**Supplied passage**
Search code examples
javawekarandom-forestlibsvmtext-classification

StringToWordVectore error in java for text classification


1- I try to apply StringToWordVector filter into text by java coding, but it does not work. The output of the filter is incorrect. the code that I used:

Instances instances = source.getDataSet();
instances.setClassIndex(instances.numAttributes()-1);
StringToWordVector stwv = new StringToWordVector();
//Splits a string into an n-gram with min and max grams.
NGramTokenizer tokenizer = new NGramTokenizer();
tokenizer.setNGramMinSize(1);
tokenizer.setNGramMaxSize(1);
tokenizer.setDelimiters(" \r\n\t.,;:'\"()?!'");
stwv.setTokenizer(tokenizer);

stwv.setDoNotOperateOnPerClassBasis(true);
stwv.setOutputWordCounts(true);
stwv.setDictionaryFileToSaveTo(new File("/forEclips/RandomForset/DictionaryFile.txt"));
//------------------------
stwv.setInputFormat(instances);
// Apply the filter
Instances dataFiltered = weka.filters.Filter.useFilter(instances, stwv);
System.out.println("\n\nFiltered data:\n\n" + dataFiltered.toString() );

The Output looks like:

@relation 'DIMS-weka.filters.unsupervised.attribute.StringToWordVector-R1-W10-prune-rate-1.0-C-N0-stemmerweka.core.stemmers.NullStemmer-stopwords-handlerweka.core.stopwords.Null-M1-O-tokenizerweka.core.tokenizers.NGramTokenizer -max 1 -min 1 -delimiters \" \\r\\n\\t.,;:\\\'\\\"()?!\\\'\"-dictionary/forEclips/RandomForset/DictionaryFile.txt 
@attribute class {Di,MS}
@attribute اشبو numeric
@attribute اللي numeric
@attribute المويه numeric
@attribute النار numeric
@attribute تشوفوا numeric
@attribute تعرفون numeric
@attribute حبايبي numeric
@attribute حجازي numeric
@attribute خلال numeric
@attribute دي numeric
@attribute زي numeric
@attribute سيدي numeric
@attribute صور numeric
@attribute في numeric
@attribute كتير numeric
@attribute كتييير numeric
@attribute كتيييير numeric
@attribute كده numeric
@attribute مثل numeric
@attribute من numeric
@attribute مو numeric
@attribute هل numeric
@attribute وعيشوا numeric
@attribute وقدود، numeric
@attribute يا numeric
@attribute يده numeric

@data
{0 MS,9 1,13 3,20 2}
{0 MS,9 3,13 1,20 2}
{0 MS,6 1,22 1}
{5 1,16 1,17 1,23 1,24 1}
{2 2,3 1,4 1,8 1,11 1,14 2,19 1,21 1,26 2}
{1 1,7 1,10 1,12 1,15 1,18 1,20 1,25 1}`

We can see here it does not put the class at the end in the section @attribute.In addition, in section @data, the first three instances, the class in the first, while the last three, do not any class and class's id. It should be at the end the class with it is id.

**Record set**
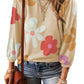 Apricot Flower Print Ruched Bracelet Sleeve Top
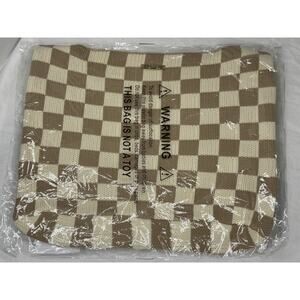 NWT Kopari Limited Edition Checkered Knit Tan Cream Tote Bag 11” x 14”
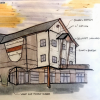 Multifamily front perspective view.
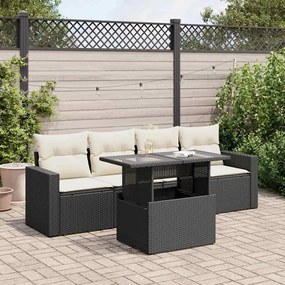 5 pcs conjunto sofás de jardim com almofadões vime PE preto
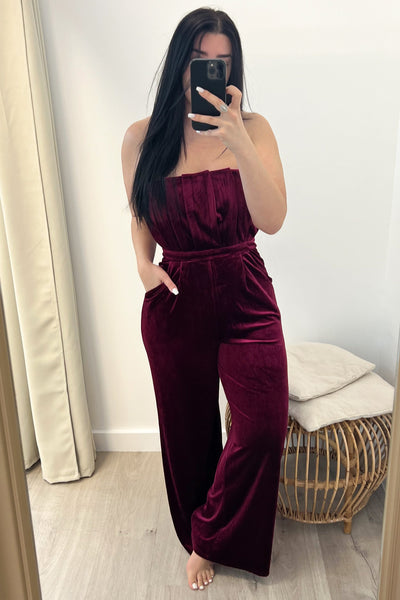 "Velvet Lady" Jumpsuit (Sangria) - Happily Ever Aften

**Your goal**
Update the stretch of the Weka filter post from "Instances instances = source.getDataSet();" through "and max grams.", replacing "stwv" with "wordFilter".

**Response to the exercise**
Instances instances = source.getDataSet();
instances.setClassIndex(instances.numAttributes()-1);
StringToWordVector wordFilter = new StringToWordVector();
//Splits a string into an n-gram with min and max grams.